:: DATA RECORDS

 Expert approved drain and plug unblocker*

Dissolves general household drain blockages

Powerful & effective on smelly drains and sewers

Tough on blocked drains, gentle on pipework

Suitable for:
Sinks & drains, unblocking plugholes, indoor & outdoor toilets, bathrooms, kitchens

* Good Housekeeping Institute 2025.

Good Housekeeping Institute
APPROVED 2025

::::

YOUR OBJECTIVE>
Search the entries for "Institute" and copy out each line that has it.

WRITTEN ANSWER>
* Good Housekeeping Institute 2025.
Good Housekeeping Institute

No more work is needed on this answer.